三菱UFJと三井住友の3月期決算で最終利益が過去最高を記録、みずほも高水準の利益を達成し、3社合計で3兆円を超えた。
専門家によると、国内外の市場動向が銀行業務に影響し、“無形資産”を評価する新たな融資基準の導入が議論されているという。
大手銀行グループが過去最高利益
大手銀行グループ3社の決算が出そろい、円安などの影響で2社の最終利益が過去最高となった。
この記事の画像(11枚)三菱UFJフィナンシャルグループが発表した2024年3月期の最終利益は、2023年から33.5%増えて1兆4907億円となった。
三井住友フィナンシャルグループも19.5%増えて、9629億円となり、2社ともに過去最高を更新した。
また、みずほフィナンシャルグループは22.2%増えて、6789億円と過去2番目の高水準となり、メガバンク3社の最終利益の合計は3兆円を超えた。
歴史的な円安や株高に加えて、企業の資金需要が堅調だったことが、収益を大きく押し上げた。
2025年3月期についても、三井住友フィナンシャルグループが最終利益でグループ初の1兆円突破を見込むなど、3社は増益を見込んでいて、日銀が追加利上げに動いた場合、さらに業績を押し上げる可能性もある。
銀行の融資基準が無形資産へシフト
「Live News α」では、市場の分析や企業経営にくわしい経済アナリストの馬渕磨理子さんに話を聞いた。
堤礼実キャスター:
── メガバンクの好決算、どうご覧になりますか?
経済アナリスト・馬渕磨理子さん:
国内では、業務の効率化や脱炭素のための資金需要が旺盛で、やはり銀行の出番となるわけです。
海外では、特にアメリカの金利上昇によって、利ザヤが拡大して業績を押し上げました。これに加えて現在、円安に進んでいることで、円換算した外貨建ての収益も膨らみました。
堤キャスター:
── これからの銀行経営については、いかがですか?
経済アナリスト・馬渕磨理子さん:
「金利のある世界」では、企業は金利負担が増えることで、倒産リスクが高まる懸念があります。一方、銀行にとっては、貸し出したお金を使って企業が成長できるのか、融資能力が、より問われることになります。

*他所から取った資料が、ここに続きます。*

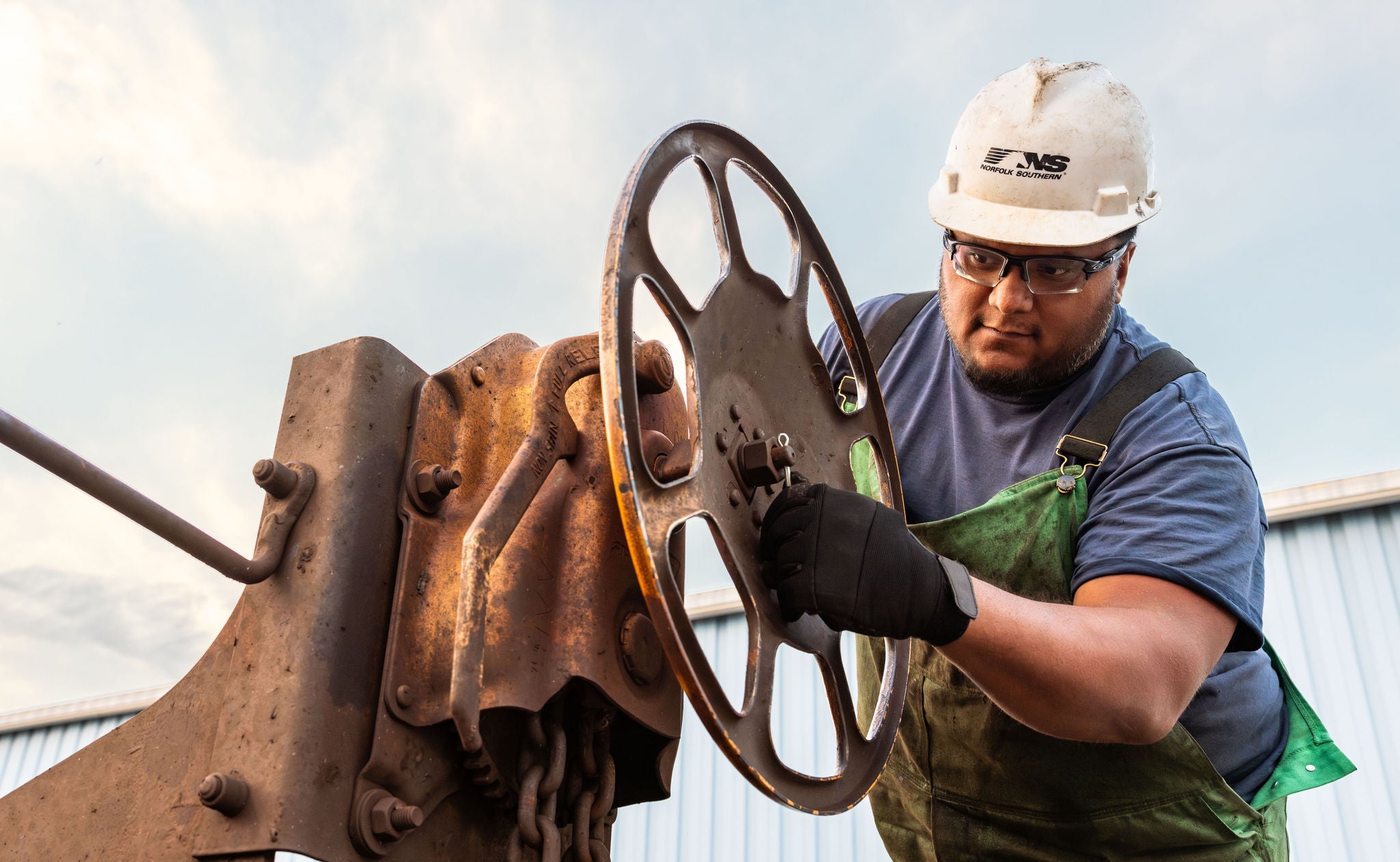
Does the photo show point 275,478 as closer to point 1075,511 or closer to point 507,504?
point 507,504

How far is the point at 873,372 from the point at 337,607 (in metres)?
1.11

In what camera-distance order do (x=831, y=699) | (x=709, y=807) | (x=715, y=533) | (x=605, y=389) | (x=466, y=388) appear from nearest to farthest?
(x=605, y=389), (x=715, y=533), (x=466, y=388), (x=831, y=699), (x=709, y=807)

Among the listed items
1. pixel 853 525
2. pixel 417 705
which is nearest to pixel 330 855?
pixel 417 705

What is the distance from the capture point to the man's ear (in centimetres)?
258

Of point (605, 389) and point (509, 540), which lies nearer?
point (605, 389)

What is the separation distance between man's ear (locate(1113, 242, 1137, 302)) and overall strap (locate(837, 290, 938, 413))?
0.45 m

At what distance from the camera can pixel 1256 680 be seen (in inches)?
96.7

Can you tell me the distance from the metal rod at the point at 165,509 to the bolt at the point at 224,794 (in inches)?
9.5

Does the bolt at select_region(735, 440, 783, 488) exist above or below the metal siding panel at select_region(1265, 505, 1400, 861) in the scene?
below

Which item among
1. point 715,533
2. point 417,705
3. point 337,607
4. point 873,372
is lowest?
point 417,705

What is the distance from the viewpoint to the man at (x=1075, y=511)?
2.05 meters

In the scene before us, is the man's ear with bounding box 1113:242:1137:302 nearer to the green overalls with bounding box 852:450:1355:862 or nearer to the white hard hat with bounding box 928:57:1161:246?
the white hard hat with bounding box 928:57:1161:246

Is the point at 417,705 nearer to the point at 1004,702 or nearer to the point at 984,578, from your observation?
the point at 1004,702

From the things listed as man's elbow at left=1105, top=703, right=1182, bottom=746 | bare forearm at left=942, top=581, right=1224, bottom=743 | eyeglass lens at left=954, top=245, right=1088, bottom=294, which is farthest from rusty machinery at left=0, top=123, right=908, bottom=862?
eyeglass lens at left=954, top=245, right=1088, bottom=294
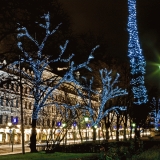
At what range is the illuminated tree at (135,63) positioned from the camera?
60.6 metres

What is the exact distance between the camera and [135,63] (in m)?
62.2

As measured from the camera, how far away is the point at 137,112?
6188 cm

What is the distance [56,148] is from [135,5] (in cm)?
3248

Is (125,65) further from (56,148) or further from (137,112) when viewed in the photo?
(56,148)

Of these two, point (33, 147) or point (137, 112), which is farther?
point (137, 112)

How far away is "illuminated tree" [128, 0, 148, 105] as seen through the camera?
199 ft

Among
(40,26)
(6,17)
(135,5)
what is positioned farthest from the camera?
(135,5)

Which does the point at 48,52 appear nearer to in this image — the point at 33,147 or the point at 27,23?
the point at 27,23

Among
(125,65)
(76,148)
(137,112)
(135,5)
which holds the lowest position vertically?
(76,148)

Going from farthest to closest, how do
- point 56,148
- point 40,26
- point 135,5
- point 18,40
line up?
1. point 135,5
2. point 56,148
3. point 18,40
4. point 40,26

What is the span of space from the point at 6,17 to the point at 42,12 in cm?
169

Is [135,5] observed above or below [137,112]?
above

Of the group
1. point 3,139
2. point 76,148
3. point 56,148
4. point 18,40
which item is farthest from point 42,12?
point 3,139

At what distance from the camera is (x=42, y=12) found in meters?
17.9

これまで銀行は、不動産などを担保にしてお金を貸し出していたわけですが、この「融資基準」を変えようという動きがあります。これが今、国会で議論されている「事業性融資」です。
実は昨日、私も参考人として国会で意見陳述させていただきました。未来に向けての議論です。
堤キャスター:
── 具体的には、企業の何を評価して、お金の貸し出しを行うのでしょうか?
経済アナリスト・馬渕磨理子さん:
これまでは研究開発能力や特許などの知的財産、さらには人材やブランド力といった“無形資産”は、融資を受ける際の担保の対象にはなりづらかったんですが、これに光を当てようということです。
企業の価値を表す時価総額に占める無形資産の割合を日米で比較すると、S&P500は90%、日経225は32%と、明らかに差があります。
今や、無形資産こそ企業の成長を支え、イノベーションを生み出す力になっています。
目利き能力・労働者保護が課題に
堤キャスター:
── 無形資産を評価した融資を広げていくための課題などはあるのでしょうか?
経済アナリスト・馬渕磨理子さん:
無形資産の評価の難しさ、つまり金融機関の「目利き能力」は、今以上に問われることになります。
それと、事業全体を担保に取ることで、「そこで働く方の労働者保護」など、議論すべき点は数多くあります。
その点を整理しつつも、法案が成立すれば、銀行などの金融仲介機能は強化され、社会にイノベーションを促すことにつながるはずです。
堤キャスター:
銀行は企業の成長を支えてくれる存在でもあります。
その銀行が果たす役割が変わっていくことで、経済がより大きく、力強く回ることを期待したいです。